**GOAL:** Copy the records below, renaming every "tree trunk" to "bare trunk" and leaving all other text unchanged.

** Start **

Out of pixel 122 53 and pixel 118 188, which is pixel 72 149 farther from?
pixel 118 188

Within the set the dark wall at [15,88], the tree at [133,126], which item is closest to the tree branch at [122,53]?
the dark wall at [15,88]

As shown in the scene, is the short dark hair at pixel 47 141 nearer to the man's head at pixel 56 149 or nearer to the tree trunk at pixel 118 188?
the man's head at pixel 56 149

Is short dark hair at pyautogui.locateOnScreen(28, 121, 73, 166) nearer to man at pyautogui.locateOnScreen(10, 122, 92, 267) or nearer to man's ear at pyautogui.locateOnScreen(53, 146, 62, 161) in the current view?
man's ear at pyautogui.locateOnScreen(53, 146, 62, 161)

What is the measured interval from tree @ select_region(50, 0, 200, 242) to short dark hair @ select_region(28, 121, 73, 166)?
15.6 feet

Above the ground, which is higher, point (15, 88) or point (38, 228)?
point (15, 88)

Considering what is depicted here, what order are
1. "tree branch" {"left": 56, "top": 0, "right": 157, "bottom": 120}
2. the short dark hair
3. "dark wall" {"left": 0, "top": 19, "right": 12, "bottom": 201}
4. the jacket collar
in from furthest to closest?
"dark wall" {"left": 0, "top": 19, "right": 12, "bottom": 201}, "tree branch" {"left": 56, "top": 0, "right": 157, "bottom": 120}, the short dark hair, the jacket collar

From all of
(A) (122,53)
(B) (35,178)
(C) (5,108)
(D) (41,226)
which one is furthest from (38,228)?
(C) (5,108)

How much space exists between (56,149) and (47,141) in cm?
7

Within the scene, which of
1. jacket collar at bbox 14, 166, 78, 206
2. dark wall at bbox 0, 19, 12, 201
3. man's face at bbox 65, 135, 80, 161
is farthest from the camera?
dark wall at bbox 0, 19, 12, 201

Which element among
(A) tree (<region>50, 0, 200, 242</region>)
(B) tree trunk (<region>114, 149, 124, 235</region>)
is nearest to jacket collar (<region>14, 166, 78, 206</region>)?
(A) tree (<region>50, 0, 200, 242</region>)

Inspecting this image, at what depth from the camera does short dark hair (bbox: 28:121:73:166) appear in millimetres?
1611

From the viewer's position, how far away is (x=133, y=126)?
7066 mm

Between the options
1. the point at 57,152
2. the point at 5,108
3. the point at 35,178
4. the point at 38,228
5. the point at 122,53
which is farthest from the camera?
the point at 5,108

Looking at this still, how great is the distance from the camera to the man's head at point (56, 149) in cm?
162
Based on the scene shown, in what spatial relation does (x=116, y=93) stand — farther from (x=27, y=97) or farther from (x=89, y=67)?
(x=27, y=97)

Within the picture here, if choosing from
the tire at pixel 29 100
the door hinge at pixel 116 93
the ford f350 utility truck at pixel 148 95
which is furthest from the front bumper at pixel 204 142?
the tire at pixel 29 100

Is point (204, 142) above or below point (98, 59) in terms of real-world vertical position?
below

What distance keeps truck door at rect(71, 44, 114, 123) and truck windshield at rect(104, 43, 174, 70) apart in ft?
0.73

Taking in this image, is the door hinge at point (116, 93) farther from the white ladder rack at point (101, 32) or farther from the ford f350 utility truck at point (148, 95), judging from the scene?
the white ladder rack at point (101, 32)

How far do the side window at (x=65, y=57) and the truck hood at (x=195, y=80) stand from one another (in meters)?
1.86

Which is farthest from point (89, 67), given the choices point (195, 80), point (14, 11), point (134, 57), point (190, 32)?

** End **

**WRITTEN RESPONSE:**
Out of pixel 122 53 and pixel 118 188, which is pixel 72 149 farther from?
pixel 118 188

Within the set the dark wall at [15,88], the tree at [133,126], which item is closest to the tree branch at [122,53]?
the dark wall at [15,88]

As shown in the scene, is the short dark hair at pixel 47 141 nearer to the man's head at pixel 56 149 or nearer to the bare trunk at pixel 118 188?
the man's head at pixel 56 149

Is short dark hair at pyautogui.locateOnScreen(28, 121, 73, 166) nearer to man at pyautogui.locateOnScreen(10, 122, 92, 267) or nearer to man's ear at pyautogui.locateOnScreen(53, 146, 62, 161) in the current view?
man's ear at pyautogui.locateOnScreen(53, 146, 62, 161)

What is the measured interval from tree @ select_region(50, 0, 200, 242) to short dark hair @ select_region(28, 121, 73, 166)?
15.6 feet

Above the ground, which is higher, point (15, 88) or point (38, 228)?
point (15, 88)

Considering what is depicted here, what order are
1. "tree branch" {"left": 56, "top": 0, "right": 157, "bottom": 120}
2. the short dark hair
3. "dark wall" {"left": 0, "top": 19, "right": 12, "bottom": 201}
4. the jacket collar
in from furthest to closest?
"dark wall" {"left": 0, "top": 19, "right": 12, "bottom": 201}, "tree branch" {"left": 56, "top": 0, "right": 157, "bottom": 120}, the short dark hair, the jacket collar

From all of
(A) (122,53)
(B) (35,178)
(C) (5,108)
(D) (41,226)
which one is furthest from (38,228)?
(C) (5,108)

How much space exists between (56,149) and (47,141) in cm?
7

Within the scene, which of
1. jacket collar at bbox 14, 166, 78, 206
2. dark wall at bbox 0, 19, 12, 201
3. man's face at bbox 65, 135, 80, 161
is farthest from the camera?
dark wall at bbox 0, 19, 12, 201

Which element among
(A) tree (<region>50, 0, 200, 242</region>)
(B) bare trunk (<region>114, 149, 124, 235</region>)
is nearest to jacket collar (<region>14, 166, 78, 206</region>)?
(A) tree (<region>50, 0, 200, 242</region>)

Inspecting this image, at what depth from the camera does short dark hair (bbox: 28:121:73:166) appear in millimetres?
1611

From the viewer's position, how far away is (x=133, y=126)?
7066 mm

Between the options
1. the point at 57,152
2. the point at 5,108
3. the point at 35,178
4. the point at 38,228
5. the point at 122,53
which is farthest from the camera?
the point at 5,108

Looking at this still, how great is the distance from the camera to the man's head at point (56, 149) in cm?
162
Based on the scene shown, in what spatial relation does (x=116, y=93) stand — farther from (x=27, y=97) or farther from (x=89, y=67)?
(x=27, y=97)

Within the picture here, if choosing from
the tire at pixel 29 100
the door hinge at pixel 116 93
the ford f350 utility truck at pixel 148 95
which is furthest from the front bumper at pixel 204 142?
the tire at pixel 29 100

Is point (204, 142) above or below point (98, 59) in terms of real-world vertical position?
below

What distance keeps truck door at rect(71, 44, 114, 123) and truck windshield at rect(104, 43, 174, 70) apart in ft?
0.73

Taking in this image, is the door hinge at point (116, 93) farther from the white ladder rack at point (101, 32) or farther from the ford f350 utility truck at point (148, 95), judging from the scene?
the white ladder rack at point (101, 32)

How far do the side window at (x=65, y=57) and the truck hood at (x=195, y=80) stand from one another (in meters)?
1.86

Which is farthest from point (89, 67), given the choices point (195, 80), point (14, 11), point (134, 57), point (190, 32)?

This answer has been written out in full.